Production methods summary

In the 15th century it was made either by burning sulphur with saltpetre (potassium nitrate) or by distilling the acid from a mixture of silica and Iron III sulphate (ferric sulphate, known as vitriol, hence the old name of sulphuric acid used by alchemists - 'oil of vitriol').

In 1746, John Roebuck established the lead chamber process, in which sulphur was mixed with saltpetre (potassium nitrate) and a catalyst, and then burnt inside a lead chamber. The sulphur dioxide produced was dissolved in water on the floor of the chamber, lead metal being used because it does not react with the resulting sulphuric acid.

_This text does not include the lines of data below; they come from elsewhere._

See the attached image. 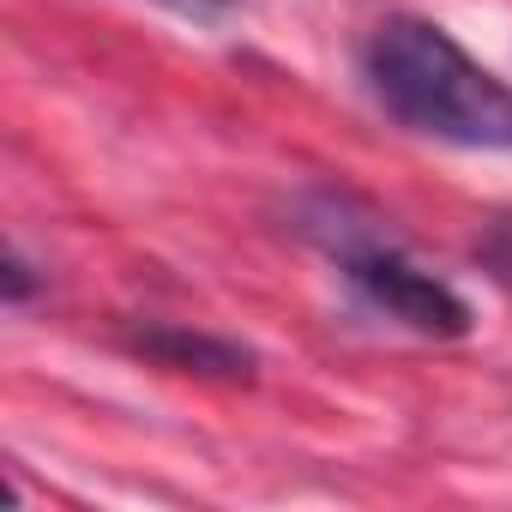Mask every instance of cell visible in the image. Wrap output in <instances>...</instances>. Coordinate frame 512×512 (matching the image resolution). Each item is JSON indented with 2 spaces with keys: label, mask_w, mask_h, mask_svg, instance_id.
Masks as SVG:
<instances>
[{
  "label": "cell",
  "mask_w": 512,
  "mask_h": 512,
  "mask_svg": "<svg viewBox=\"0 0 512 512\" xmlns=\"http://www.w3.org/2000/svg\"><path fill=\"white\" fill-rule=\"evenodd\" d=\"M338 266H344V278H350L386 320L410 326L416 338H464V332H470V302H464L452 284H440L434 272H422L392 235H380V241L344 253Z\"/></svg>",
  "instance_id": "2"
},
{
  "label": "cell",
  "mask_w": 512,
  "mask_h": 512,
  "mask_svg": "<svg viewBox=\"0 0 512 512\" xmlns=\"http://www.w3.org/2000/svg\"><path fill=\"white\" fill-rule=\"evenodd\" d=\"M151 7H169V13H181V19H205V25H217V19L247 13L253 0H151Z\"/></svg>",
  "instance_id": "5"
},
{
  "label": "cell",
  "mask_w": 512,
  "mask_h": 512,
  "mask_svg": "<svg viewBox=\"0 0 512 512\" xmlns=\"http://www.w3.org/2000/svg\"><path fill=\"white\" fill-rule=\"evenodd\" d=\"M7 302H13V308H25V302H31V260H25L19 247L7 253Z\"/></svg>",
  "instance_id": "6"
},
{
  "label": "cell",
  "mask_w": 512,
  "mask_h": 512,
  "mask_svg": "<svg viewBox=\"0 0 512 512\" xmlns=\"http://www.w3.org/2000/svg\"><path fill=\"white\" fill-rule=\"evenodd\" d=\"M133 350L163 362V368H181V374H217V380H247L253 374V350H241L229 338L187 332V326H145L133 338Z\"/></svg>",
  "instance_id": "3"
},
{
  "label": "cell",
  "mask_w": 512,
  "mask_h": 512,
  "mask_svg": "<svg viewBox=\"0 0 512 512\" xmlns=\"http://www.w3.org/2000/svg\"><path fill=\"white\" fill-rule=\"evenodd\" d=\"M362 79L374 103L422 139L464 151H512V85L488 73L434 19H380L362 43Z\"/></svg>",
  "instance_id": "1"
},
{
  "label": "cell",
  "mask_w": 512,
  "mask_h": 512,
  "mask_svg": "<svg viewBox=\"0 0 512 512\" xmlns=\"http://www.w3.org/2000/svg\"><path fill=\"white\" fill-rule=\"evenodd\" d=\"M476 260H482V272H494L500 284H512V211L488 217V229L476 235Z\"/></svg>",
  "instance_id": "4"
}]
</instances>
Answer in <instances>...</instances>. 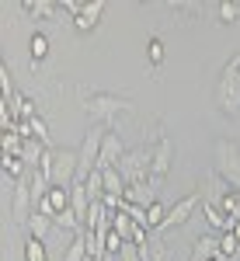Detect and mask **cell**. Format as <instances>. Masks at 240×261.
Masks as SVG:
<instances>
[{"instance_id": "cell-29", "label": "cell", "mask_w": 240, "mask_h": 261, "mask_svg": "<svg viewBox=\"0 0 240 261\" xmlns=\"http://www.w3.org/2000/svg\"><path fill=\"white\" fill-rule=\"evenodd\" d=\"M4 178L11 181V185L21 181V157H7V153H4Z\"/></svg>"}, {"instance_id": "cell-3", "label": "cell", "mask_w": 240, "mask_h": 261, "mask_svg": "<svg viewBox=\"0 0 240 261\" xmlns=\"http://www.w3.org/2000/svg\"><path fill=\"white\" fill-rule=\"evenodd\" d=\"M150 167H153V146H136L129 150L119 164V174L125 178V185H150Z\"/></svg>"}, {"instance_id": "cell-22", "label": "cell", "mask_w": 240, "mask_h": 261, "mask_svg": "<svg viewBox=\"0 0 240 261\" xmlns=\"http://www.w3.org/2000/svg\"><path fill=\"white\" fill-rule=\"evenodd\" d=\"M28 49H32V63L39 66V63L49 56V39H45L42 32H32V39H28Z\"/></svg>"}, {"instance_id": "cell-12", "label": "cell", "mask_w": 240, "mask_h": 261, "mask_svg": "<svg viewBox=\"0 0 240 261\" xmlns=\"http://www.w3.org/2000/svg\"><path fill=\"white\" fill-rule=\"evenodd\" d=\"M91 195H87V185H73V188H70V209H73V213H77L80 216V223L87 220V213H91Z\"/></svg>"}, {"instance_id": "cell-1", "label": "cell", "mask_w": 240, "mask_h": 261, "mask_svg": "<svg viewBox=\"0 0 240 261\" xmlns=\"http://www.w3.org/2000/svg\"><path fill=\"white\" fill-rule=\"evenodd\" d=\"M77 98H80V105H84V112L98 122V125L119 119V112H129V108H132L129 98L112 94V91H87V87H77Z\"/></svg>"}, {"instance_id": "cell-13", "label": "cell", "mask_w": 240, "mask_h": 261, "mask_svg": "<svg viewBox=\"0 0 240 261\" xmlns=\"http://www.w3.org/2000/svg\"><path fill=\"white\" fill-rule=\"evenodd\" d=\"M52 226H56V220H52V216H42V213H32V220H28V233H32L35 241H45Z\"/></svg>"}, {"instance_id": "cell-9", "label": "cell", "mask_w": 240, "mask_h": 261, "mask_svg": "<svg viewBox=\"0 0 240 261\" xmlns=\"http://www.w3.org/2000/svg\"><path fill=\"white\" fill-rule=\"evenodd\" d=\"M122 157H125V150H122V140L115 129H108V136L101 143V157H98V167H119Z\"/></svg>"}, {"instance_id": "cell-14", "label": "cell", "mask_w": 240, "mask_h": 261, "mask_svg": "<svg viewBox=\"0 0 240 261\" xmlns=\"http://www.w3.org/2000/svg\"><path fill=\"white\" fill-rule=\"evenodd\" d=\"M104 171V195H125V178L119 174V167H101Z\"/></svg>"}, {"instance_id": "cell-34", "label": "cell", "mask_w": 240, "mask_h": 261, "mask_svg": "<svg viewBox=\"0 0 240 261\" xmlns=\"http://www.w3.org/2000/svg\"><path fill=\"white\" fill-rule=\"evenodd\" d=\"M223 77L226 81H240V56H233V60L223 66Z\"/></svg>"}, {"instance_id": "cell-33", "label": "cell", "mask_w": 240, "mask_h": 261, "mask_svg": "<svg viewBox=\"0 0 240 261\" xmlns=\"http://www.w3.org/2000/svg\"><path fill=\"white\" fill-rule=\"evenodd\" d=\"M60 7L66 11V14H73V18H80V14H84V7H87V0H63Z\"/></svg>"}, {"instance_id": "cell-35", "label": "cell", "mask_w": 240, "mask_h": 261, "mask_svg": "<svg viewBox=\"0 0 240 261\" xmlns=\"http://www.w3.org/2000/svg\"><path fill=\"white\" fill-rule=\"evenodd\" d=\"M119 258H122V261H143V254H140V247H136V244H125Z\"/></svg>"}, {"instance_id": "cell-27", "label": "cell", "mask_w": 240, "mask_h": 261, "mask_svg": "<svg viewBox=\"0 0 240 261\" xmlns=\"http://www.w3.org/2000/svg\"><path fill=\"white\" fill-rule=\"evenodd\" d=\"M146 60H150V66H160L164 63V39H157V35L146 39Z\"/></svg>"}, {"instance_id": "cell-7", "label": "cell", "mask_w": 240, "mask_h": 261, "mask_svg": "<svg viewBox=\"0 0 240 261\" xmlns=\"http://www.w3.org/2000/svg\"><path fill=\"white\" fill-rule=\"evenodd\" d=\"M216 105H220L223 115L237 119L240 115V81H226V77H220V84H216Z\"/></svg>"}, {"instance_id": "cell-25", "label": "cell", "mask_w": 240, "mask_h": 261, "mask_svg": "<svg viewBox=\"0 0 240 261\" xmlns=\"http://www.w3.org/2000/svg\"><path fill=\"white\" fill-rule=\"evenodd\" d=\"M24 261H49V254H45V241L28 237V241H24Z\"/></svg>"}, {"instance_id": "cell-16", "label": "cell", "mask_w": 240, "mask_h": 261, "mask_svg": "<svg viewBox=\"0 0 240 261\" xmlns=\"http://www.w3.org/2000/svg\"><path fill=\"white\" fill-rule=\"evenodd\" d=\"M202 213H205V220H209V226H212V230H223V233L230 230V220L220 213V205H216V202L205 199V202H202Z\"/></svg>"}, {"instance_id": "cell-4", "label": "cell", "mask_w": 240, "mask_h": 261, "mask_svg": "<svg viewBox=\"0 0 240 261\" xmlns=\"http://www.w3.org/2000/svg\"><path fill=\"white\" fill-rule=\"evenodd\" d=\"M49 157H52L49 181H52L56 188H73V185H77V174H80V153L77 150H60V146H52Z\"/></svg>"}, {"instance_id": "cell-11", "label": "cell", "mask_w": 240, "mask_h": 261, "mask_svg": "<svg viewBox=\"0 0 240 261\" xmlns=\"http://www.w3.org/2000/svg\"><path fill=\"white\" fill-rule=\"evenodd\" d=\"M220 258V237H199L195 241V247H192V261H212Z\"/></svg>"}, {"instance_id": "cell-15", "label": "cell", "mask_w": 240, "mask_h": 261, "mask_svg": "<svg viewBox=\"0 0 240 261\" xmlns=\"http://www.w3.org/2000/svg\"><path fill=\"white\" fill-rule=\"evenodd\" d=\"M63 261H87V230L73 233V241H70V247H66Z\"/></svg>"}, {"instance_id": "cell-6", "label": "cell", "mask_w": 240, "mask_h": 261, "mask_svg": "<svg viewBox=\"0 0 240 261\" xmlns=\"http://www.w3.org/2000/svg\"><path fill=\"white\" fill-rule=\"evenodd\" d=\"M199 202H205L202 199V188L199 192H192V195H184V199H178L171 209H167V220H164V226L160 230H171V226H184V223L192 220V213L199 209Z\"/></svg>"}, {"instance_id": "cell-37", "label": "cell", "mask_w": 240, "mask_h": 261, "mask_svg": "<svg viewBox=\"0 0 240 261\" xmlns=\"http://www.w3.org/2000/svg\"><path fill=\"white\" fill-rule=\"evenodd\" d=\"M212 261H220V258H212Z\"/></svg>"}, {"instance_id": "cell-32", "label": "cell", "mask_w": 240, "mask_h": 261, "mask_svg": "<svg viewBox=\"0 0 240 261\" xmlns=\"http://www.w3.org/2000/svg\"><path fill=\"white\" fill-rule=\"evenodd\" d=\"M122 247H125V241H122L119 233L112 230V233L104 237V251H108V254H122Z\"/></svg>"}, {"instance_id": "cell-23", "label": "cell", "mask_w": 240, "mask_h": 261, "mask_svg": "<svg viewBox=\"0 0 240 261\" xmlns=\"http://www.w3.org/2000/svg\"><path fill=\"white\" fill-rule=\"evenodd\" d=\"M167 220V205L164 202H153V205H146V230H160Z\"/></svg>"}, {"instance_id": "cell-38", "label": "cell", "mask_w": 240, "mask_h": 261, "mask_svg": "<svg viewBox=\"0 0 240 261\" xmlns=\"http://www.w3.org/2000/svg\"><path fill=\"white\" fill-rule=\"evenodd\" d=\"M87 261H94V258H87Z\"/></svg>"}, {"instance_id": "cell-10", "label": "cell", "mask_w": 240, "mask_h": 261, "mask_svg": "<svg viewBox=\"0 0 240 261\" xmlns=\"http://www.w3.org/2000/svg\"><path fill=\"white\" fill-rule=\"evenodd\" d=\"M101 14H104V0H87L84 14L73 18V28H77V32H94L98 21H101Z\"/></svg>"}, {"instance_id": "cell-19", "label": "cell", "mask_w": 240, "mask_h": 261, "mask_svg": "<svg viewBox=\"0 0 240 261\" xmlns=\"http://www.w3.org/2000/svg\"><path fill=\"white\" fill-rule=\"evenodd\" d=\"M45 150H49V146H45L42 140H35V136H32V140H24L21 161H28V164H35V167H39V164H42V157H45Z\"/></svg>"}, {"instance_id": "cell-5", "label": "cell", "mask_w": 240, "mask_h": 261, "mask_svg": "<svg viewBox=\"0 0 240 261\" xmlns=\"http://www.w3.org/2000/svg\"><path fill=\"white\" fill-rule=\"evenodd\" d=\"M171 164H174V143H171V136H167V133L160 129L157 140H153V167H150V188H157L160 181L167 178Z\"/></svg>"}, {"instance_id": "cell-21", "label": "cell", "mask_w": 240, "mask_h": 261, "mask_svg": "<svg viewBox=\"0 0 240 261\" xmlns=\"http://www.w3.org/2000/svg\"><path fill=\"white\" fill-rule=\"evenodd\" d=\"M140 254H143V261H174L164 241H150L146 247H140Z\"/></svg>"}, {"instance_id": "cell-36", "label": "cell", "mask_w": 240, "mask_h": 261, "mask_svg": "<svg viewBox=\"0 0 240 261\" xmlns=\"http://www.w3.org/2000/svg\"><path fill=\"white\" fill-rule=\"evenodd\" d=\"M230 233H233V237L240 241V223H233V230H230Z\"/></svg>"}, {"instance_id": "cell-28", "label": "cell", "mask_w": 240, "mask_h": 261, "mask_svg": "<svg viewBox=\"0 0 240 261\" xmlns=\"http://www.w3.org/2000/svg\"><path fill=\"white\" fill-rule=\"evenodd\" d=\"M216 11H220L223 24H237V21H240V4H233V0H223Z\"/></svg>"}, {"instance_id": "cell-2", "label": "cell", "mask_w": 240, "mask_h": 261, "mask_svg": "<svg viewBox=\"0 0 240 261\" xmlns=\"http://www.w3.org/2000/svg\"><path fill=\"white\" fill-rule=\"evenodd\" d=\"M212 167L233 192H240V146L230 136H220L212 143Z\"/></svg>"}, {"instance_id": "cell-17", "label": "cell", "mask_w": 240, "mask_h": 261, "mask_svg": "<svg viewBox=\"0 0 240 261\" xmlns=\"http://www.w3.org/2000/svg\"><path fill=\"white\" fill-rule=\"evenodd\" d=\"M45 202H49V209H52L56 216L66 213V209H70V188H56V185H52L49 195H45Z\"/></svg>"}, {"instance_id": "cell-26", "label": "cell", "mask_w": 240, "mask_h": 261, "mask_svg": "<svg viewBox=\"0 0 240 261\" xmlns=\"http://www.w3.org/2000/svg\"><path fill=\"white\" fill-rule=\"evenodd\" d=\"M84 185H87V195H91V199H101V195H104V171L94 167V171H91V178L84 181Z\"/></svg>"}, {"instance_id": "cell-8", "label": "cell", "mask_w": 240, "mask_h": 261, "mask_svg": "<svg viewBox=\"0 0 240 261\" xmlns=\"http://www.w3.org/2000/svg\"><path fill=\"white\" fill-rule=\"evenodd\" d=\"M35 213V195H32V181H14V220L28 223Z\"/></svg>"}, {"instance_id": "cell-18", "label": "cell", "mask_w": 240, "mask_h": 261, "mask_svg": "<svg viewBox=\"0 0 240 261\" xmlns=\"http://www.w3.org/2000/svg\"><path fill=\"white\" fill-rule=\"evenodd\" d=\"M112 230L129 244V241H132V230H136V220H132V216H125V213H112Z\"/></svg>"}, {"instance_id": "cell-24", "label": "cell", "mask_w": 240, "mask_h": 261, "mask_svg": "<svg viewBox=\"0 0 240 261\" xmlns=\"http://www.w3.org/2000/svg\"><path fill=\"white\" fill-rule=\"evenodd\" d=\"M56 226H60V230H66V233H80V230H84V223H80V216L73 213V209L60 213V216H56Z\"/></svg>"}, {"instance_id": "cell-30", "label": "cell", "mask_w": 240, "mask_h": 261, "mask_svg": "<svg viewBox=\"0 0 240 261\" xmlns=\"http://www.w3.org/2000/svg\"><path fill=\"white\" fill-rule=\"evenodd\" d=\"M237 247H240V241L226 230V233L220 237V258H233V254H237Z\"/></svg>"}, {"instance_id": "cell-31", "label": "cell", "mask_w": 240, "mask_h": 261, "mask_svg": "<svg viewBox=\"0 0 240 261\" xmlns=\"http://www.w3.org/2000/svg\"><path fill=\"white\" fill-rule=\"evenodd\" d=\"M28 125H32V136H35V140H42L45 146H49V129H45V119L39 115V119H32Z\"/></svg>"}, {"instance_id": "cell-20", "label": "cell", "mask_w": 240, "mask_h": 261, "mask_svg": "<svg viewBox=\"0 0 240 261\" xmlns=\"http://www.w3.org/2000/svg\"><path fill=\"white\" fill-rule=\"evenodd\" d=\"M56 0H24L21 4V11H28V14H35V18H49V14H56Z\"/></svg>"}]
</instances>
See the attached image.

The process was improved in the 19th century by blowing air into the chamber and by recycling most of the nitrogen oxides produced.

The Contact Process

In 1831 Peregrine Phillips, a British vinegar merchant, patented the Contact Process for making sulphuric acid. Serious production did not begin, however, until the 1880s onwards. The Contact Process has been the dominant process used to manufacture sulphuric acid for most of the past 100 years.

In this process, sulphur dioxide is oxidised to sulphur trioxide, and the sulphur trioxide is then reacted with water. A platinum catalyst was used originally, but this was later replaced by vanadium (V) oxide, which is cheaper and less easily poisoned.
For more details of the Contact Process, click here.

The conversion of sulphur dioxide to sulphuric acid is a very efficient process, achieving 98.5% efficiency using conventional methods. Even this can be improved, however, by using two stages of sulphur trioxide absorption, resulting in efficiency up to 99.6%. Click here for more details on this.


Other Methods

The need to reduce sulphur dioxide emissions has led to the contact process and several other methods being used where the primary aim is to remove sulphur dioxide. It would not be acceptable to do this in a way that simply generated a lot of other waste, and so these methods generally produce sulphuric acid.

Process Used
"Wet" Contact Process Cleaning emissions from molybdenum smelting, flue gas de-sulphurisation, hydrogen sulphide treatment
Modified Lead Chamber Process Treating effluent gases with low sulphur dioxide content, and with a SO2/NOx mixture
Hydrogen Peroxide Process When local conditions require almost zero sulphur dioxide emissions, this will achieve 99% removal of the gas. It is, however, very expensive!